Self-supervised learning has achieved remarkable results in the past 5 years, and has now become the de facto method for training state-of-the-art machine learning systems. While self-supervised learning has seen considerable application to domains such as natural language processing and computer vision, we are in this project interested in applying it to the less studied field of team sports. More specifically, we wish to understand the game of soccer, where research has so far been narrow and specific, tackling problems such as action classification and trajectory prediction on a case-by case basis. Using the data from our industrial partner TRACAB, which features one of the largest soccer datasets in the world, we aim to gain insights into the sport by training a self-supervised foundational model for soccer comprehension.

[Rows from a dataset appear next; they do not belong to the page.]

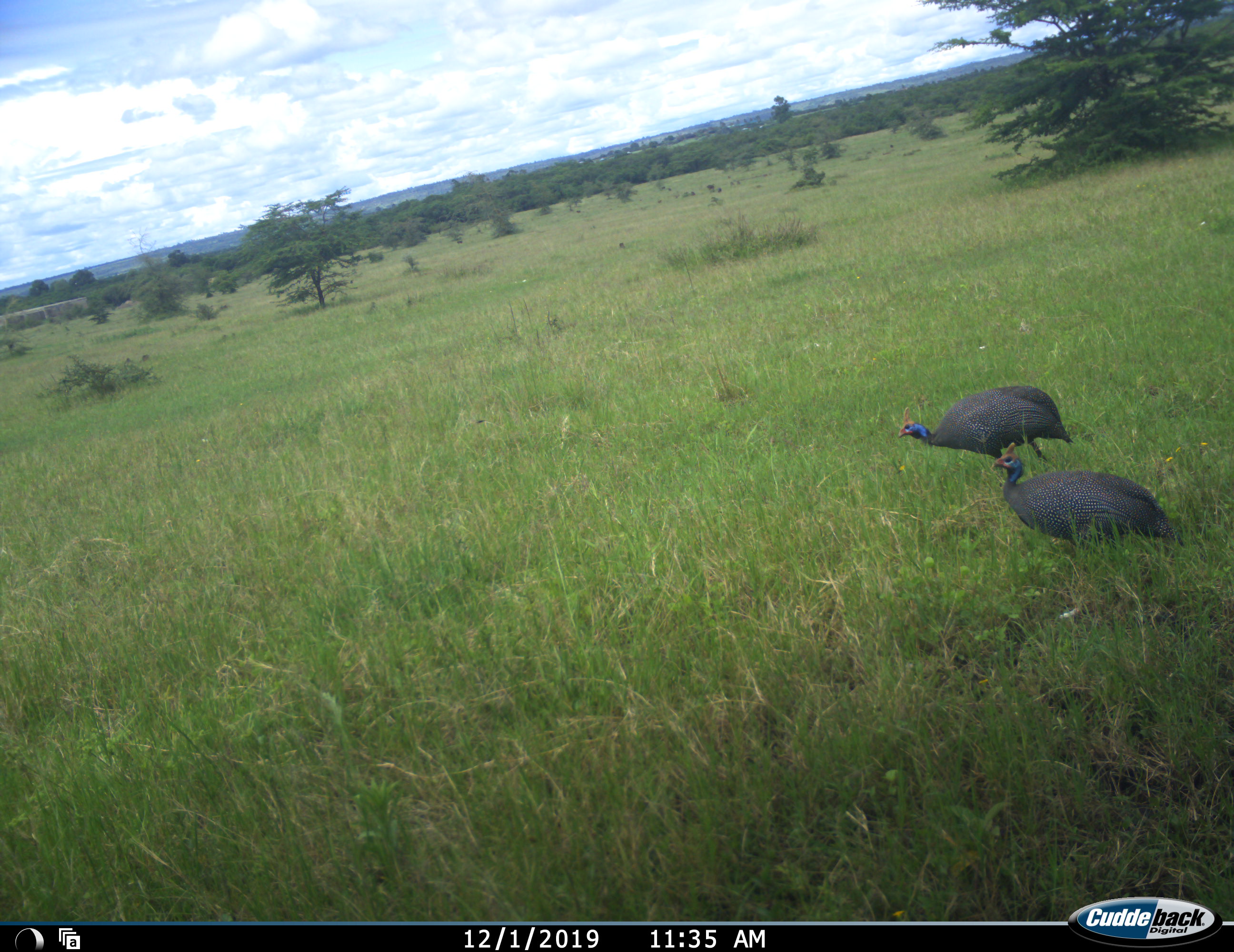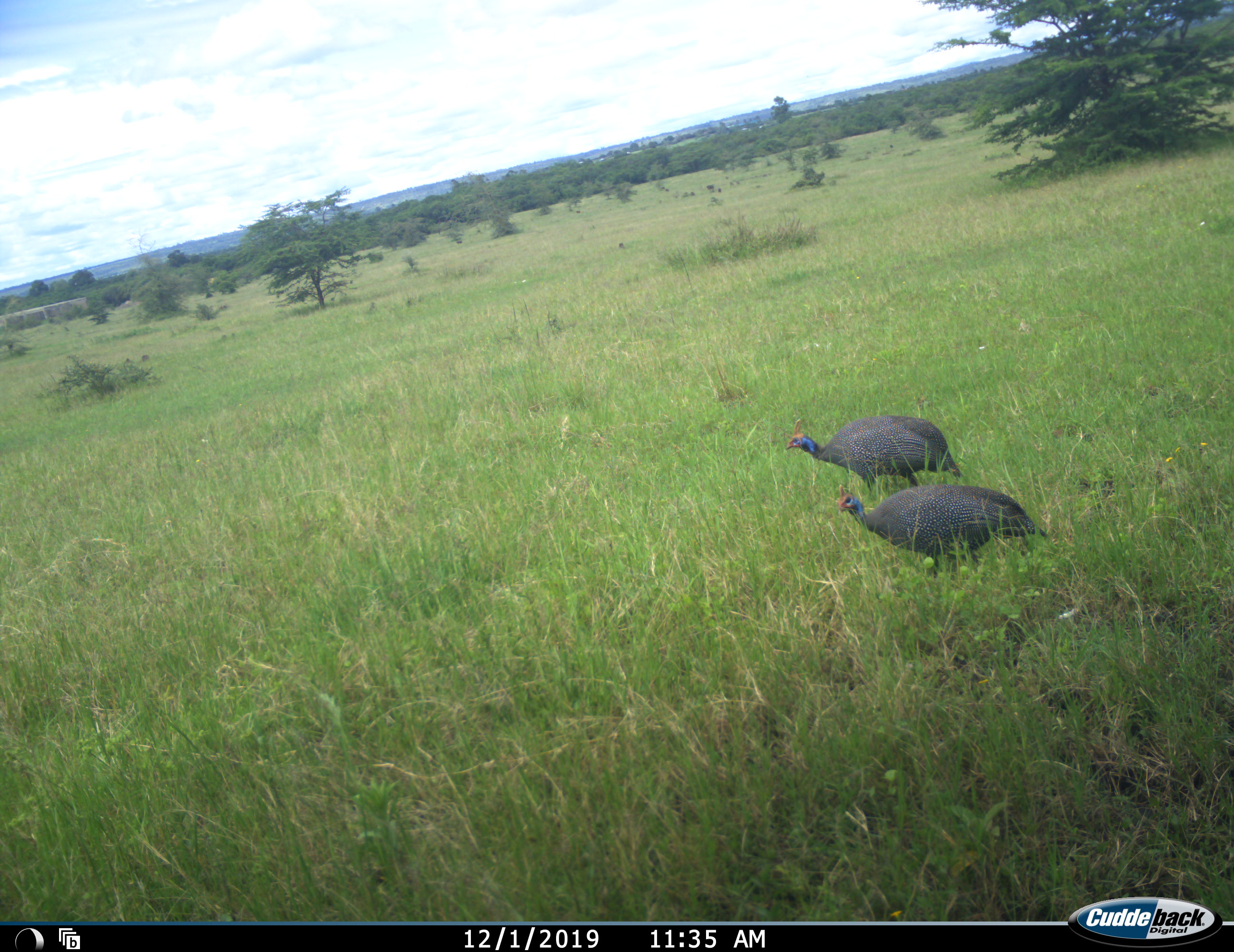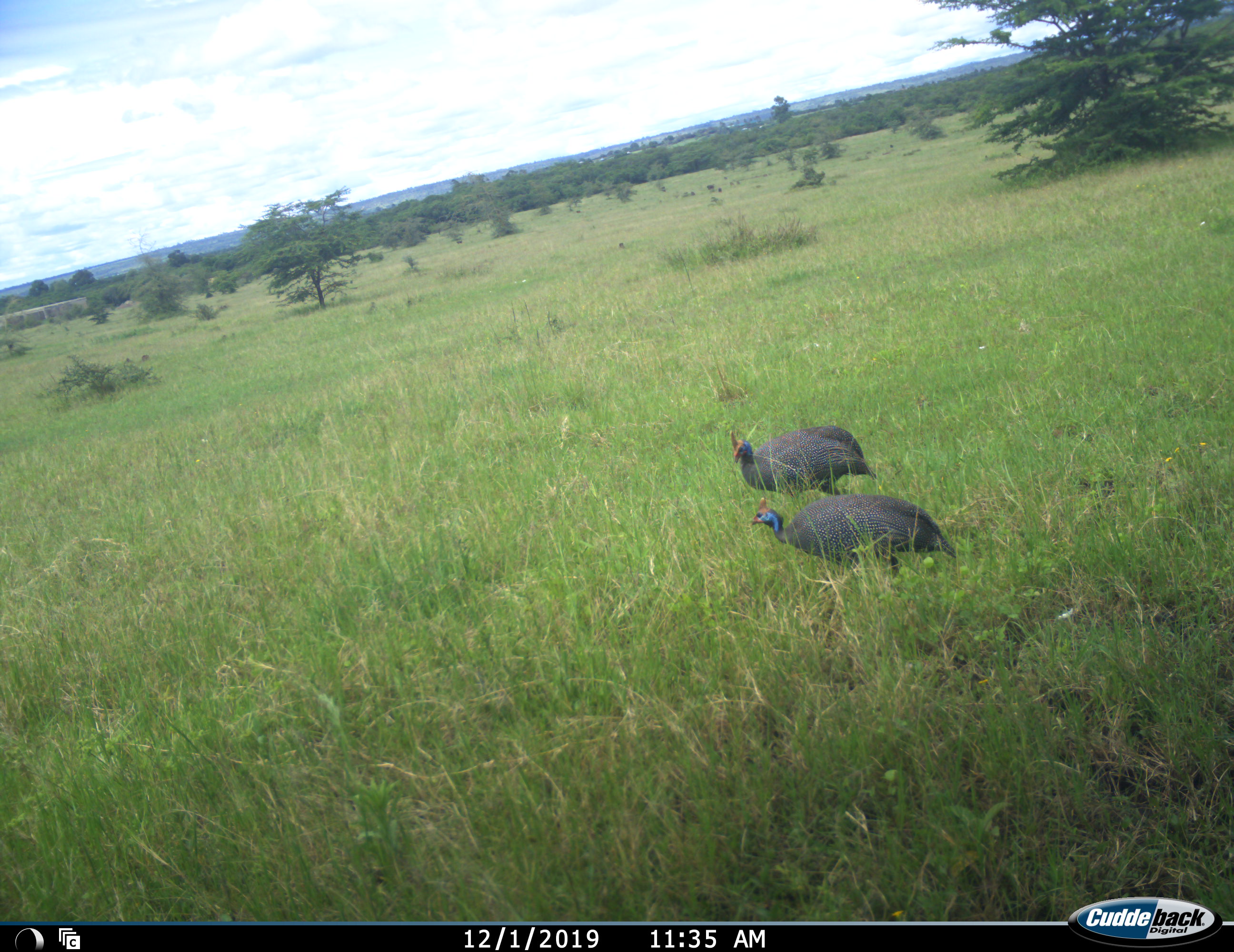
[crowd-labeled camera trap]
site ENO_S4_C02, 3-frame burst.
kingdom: Animalia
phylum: Chordata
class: Aves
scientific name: Aves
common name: bird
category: birdother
Birdother (bird) (Aves), count 2. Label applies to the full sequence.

Framing the problem as one of representation learning, we model the center of mass positional information of the ball and players as a dynamic complete graph. By employing methods such as Joint-Embedding Predictive Architectures, which have recently been shown to be highly efficient and performant in learning representations, we aim to learn a “master representation” of player behavior, across varying timescales and levels of abstraction. With learned representations in-hand, we believe downstream tasks such as action recognition and behavioral understanding, among others, will become significantly easier as they feature limited labeled data.
A preliminary study conducted with a subset of the data available shows emergent phenomena such as identifying player roles solely from temporal positional information, and marking who is likely to take or receive the ball next. To further the understanding of our proposed method, we aim to perform numerous ablation studies to derive insights on how to optimally train such a self-supervised sports-understanding system. To measure the performance of the trained models, we will use quantitative metrics on downstream tasks, in addition to qualitative analysis. Furthermore, we aim to later on include recently introduced skeleton data for more fine-grained input.
We request 100 GB as each data point is small, though there are many data points in the dataset.